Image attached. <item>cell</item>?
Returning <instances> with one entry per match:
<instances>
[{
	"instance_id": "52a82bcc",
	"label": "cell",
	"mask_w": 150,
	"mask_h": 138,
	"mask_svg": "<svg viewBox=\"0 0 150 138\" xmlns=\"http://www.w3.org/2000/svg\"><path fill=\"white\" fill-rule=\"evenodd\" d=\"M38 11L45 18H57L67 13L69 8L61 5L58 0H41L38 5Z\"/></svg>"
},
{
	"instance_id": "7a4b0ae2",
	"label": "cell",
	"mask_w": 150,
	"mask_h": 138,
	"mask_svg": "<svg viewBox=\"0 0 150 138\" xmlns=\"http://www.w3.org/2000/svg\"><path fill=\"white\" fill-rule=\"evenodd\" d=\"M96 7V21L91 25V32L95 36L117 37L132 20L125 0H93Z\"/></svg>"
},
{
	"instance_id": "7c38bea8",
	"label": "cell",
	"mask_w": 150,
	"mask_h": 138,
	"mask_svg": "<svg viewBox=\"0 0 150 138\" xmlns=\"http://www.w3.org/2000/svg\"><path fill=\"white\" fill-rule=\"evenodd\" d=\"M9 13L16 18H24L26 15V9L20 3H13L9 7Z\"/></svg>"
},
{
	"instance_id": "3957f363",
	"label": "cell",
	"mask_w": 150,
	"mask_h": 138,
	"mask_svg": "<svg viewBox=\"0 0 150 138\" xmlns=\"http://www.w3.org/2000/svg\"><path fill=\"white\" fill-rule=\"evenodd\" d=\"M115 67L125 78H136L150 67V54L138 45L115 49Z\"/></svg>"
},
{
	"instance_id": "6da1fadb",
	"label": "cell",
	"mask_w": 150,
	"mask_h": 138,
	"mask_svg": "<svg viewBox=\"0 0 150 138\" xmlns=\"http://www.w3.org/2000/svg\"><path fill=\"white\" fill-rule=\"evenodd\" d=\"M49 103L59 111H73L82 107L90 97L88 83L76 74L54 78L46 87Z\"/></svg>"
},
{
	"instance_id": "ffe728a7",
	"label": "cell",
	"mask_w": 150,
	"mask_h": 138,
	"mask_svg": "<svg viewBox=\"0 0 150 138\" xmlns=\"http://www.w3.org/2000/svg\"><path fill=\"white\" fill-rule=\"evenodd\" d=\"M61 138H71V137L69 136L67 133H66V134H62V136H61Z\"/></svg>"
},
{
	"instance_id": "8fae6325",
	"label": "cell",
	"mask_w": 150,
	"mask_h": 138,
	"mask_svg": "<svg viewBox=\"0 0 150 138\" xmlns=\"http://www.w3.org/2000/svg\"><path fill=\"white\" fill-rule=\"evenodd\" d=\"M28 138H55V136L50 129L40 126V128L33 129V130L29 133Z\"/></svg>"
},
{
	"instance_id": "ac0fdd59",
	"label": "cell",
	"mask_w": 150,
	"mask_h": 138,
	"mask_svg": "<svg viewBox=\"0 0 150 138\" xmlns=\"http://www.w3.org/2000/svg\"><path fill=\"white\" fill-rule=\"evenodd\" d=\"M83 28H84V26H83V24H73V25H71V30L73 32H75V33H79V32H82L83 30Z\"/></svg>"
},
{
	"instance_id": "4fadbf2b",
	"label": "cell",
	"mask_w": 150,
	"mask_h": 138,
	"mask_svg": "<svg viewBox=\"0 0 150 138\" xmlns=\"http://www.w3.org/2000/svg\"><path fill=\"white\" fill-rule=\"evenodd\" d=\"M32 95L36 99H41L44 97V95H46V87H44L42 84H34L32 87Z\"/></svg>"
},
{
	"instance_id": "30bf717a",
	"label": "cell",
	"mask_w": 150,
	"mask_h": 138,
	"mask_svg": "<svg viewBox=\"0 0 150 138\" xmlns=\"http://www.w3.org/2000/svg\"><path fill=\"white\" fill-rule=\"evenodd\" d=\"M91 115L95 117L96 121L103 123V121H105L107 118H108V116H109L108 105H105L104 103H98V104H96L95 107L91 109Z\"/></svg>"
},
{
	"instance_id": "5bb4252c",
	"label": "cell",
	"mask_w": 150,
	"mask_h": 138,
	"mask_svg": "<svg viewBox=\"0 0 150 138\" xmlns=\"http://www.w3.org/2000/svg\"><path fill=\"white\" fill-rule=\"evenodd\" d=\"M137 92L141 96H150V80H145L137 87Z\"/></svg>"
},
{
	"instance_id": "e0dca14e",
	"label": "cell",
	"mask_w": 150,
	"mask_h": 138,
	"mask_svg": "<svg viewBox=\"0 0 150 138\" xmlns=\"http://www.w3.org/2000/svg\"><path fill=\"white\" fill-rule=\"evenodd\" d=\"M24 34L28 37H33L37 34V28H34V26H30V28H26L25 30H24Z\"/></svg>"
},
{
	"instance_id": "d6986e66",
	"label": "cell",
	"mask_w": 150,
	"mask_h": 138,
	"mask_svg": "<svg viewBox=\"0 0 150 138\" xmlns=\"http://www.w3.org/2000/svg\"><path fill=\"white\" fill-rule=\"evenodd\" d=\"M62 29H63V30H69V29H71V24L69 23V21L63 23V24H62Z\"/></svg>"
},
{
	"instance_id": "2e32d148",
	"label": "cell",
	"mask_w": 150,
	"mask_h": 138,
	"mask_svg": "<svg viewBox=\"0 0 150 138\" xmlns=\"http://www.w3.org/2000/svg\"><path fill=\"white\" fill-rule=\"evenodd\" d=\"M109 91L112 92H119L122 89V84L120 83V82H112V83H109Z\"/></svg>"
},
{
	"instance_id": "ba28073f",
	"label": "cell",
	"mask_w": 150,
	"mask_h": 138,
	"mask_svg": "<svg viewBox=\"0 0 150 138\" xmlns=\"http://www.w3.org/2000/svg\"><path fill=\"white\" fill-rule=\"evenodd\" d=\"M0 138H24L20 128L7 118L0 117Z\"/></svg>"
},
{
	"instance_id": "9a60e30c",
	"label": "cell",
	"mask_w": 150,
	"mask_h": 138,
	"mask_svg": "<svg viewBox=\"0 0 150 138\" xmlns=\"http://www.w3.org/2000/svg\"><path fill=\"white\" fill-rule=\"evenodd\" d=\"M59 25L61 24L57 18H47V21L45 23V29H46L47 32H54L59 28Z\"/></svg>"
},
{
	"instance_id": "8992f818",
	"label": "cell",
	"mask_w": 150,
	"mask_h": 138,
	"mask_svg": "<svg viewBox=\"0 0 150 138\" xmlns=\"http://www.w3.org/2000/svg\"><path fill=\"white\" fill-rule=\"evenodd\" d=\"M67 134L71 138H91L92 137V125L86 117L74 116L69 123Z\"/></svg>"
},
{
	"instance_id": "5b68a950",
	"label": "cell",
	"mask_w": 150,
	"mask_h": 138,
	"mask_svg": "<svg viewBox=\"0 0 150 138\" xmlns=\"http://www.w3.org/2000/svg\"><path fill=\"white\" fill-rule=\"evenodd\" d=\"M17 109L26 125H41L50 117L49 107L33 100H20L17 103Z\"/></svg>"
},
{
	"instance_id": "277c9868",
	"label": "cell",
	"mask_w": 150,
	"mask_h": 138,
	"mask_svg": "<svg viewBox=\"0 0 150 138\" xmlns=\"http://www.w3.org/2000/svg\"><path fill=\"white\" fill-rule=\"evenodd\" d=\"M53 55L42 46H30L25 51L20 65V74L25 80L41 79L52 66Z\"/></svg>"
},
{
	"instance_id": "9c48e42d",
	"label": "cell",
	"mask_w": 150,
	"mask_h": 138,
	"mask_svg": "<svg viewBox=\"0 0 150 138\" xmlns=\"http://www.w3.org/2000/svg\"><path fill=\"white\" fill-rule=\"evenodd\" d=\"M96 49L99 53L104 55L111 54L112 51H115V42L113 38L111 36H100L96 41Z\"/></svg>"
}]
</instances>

_ _ _ _

**Work instructions**
Pick out every line in the rows above that contains the string "instances", and copy each one in full.

**Exercise output**
Returning <instances> with one entry per match:
<instances>
</instances>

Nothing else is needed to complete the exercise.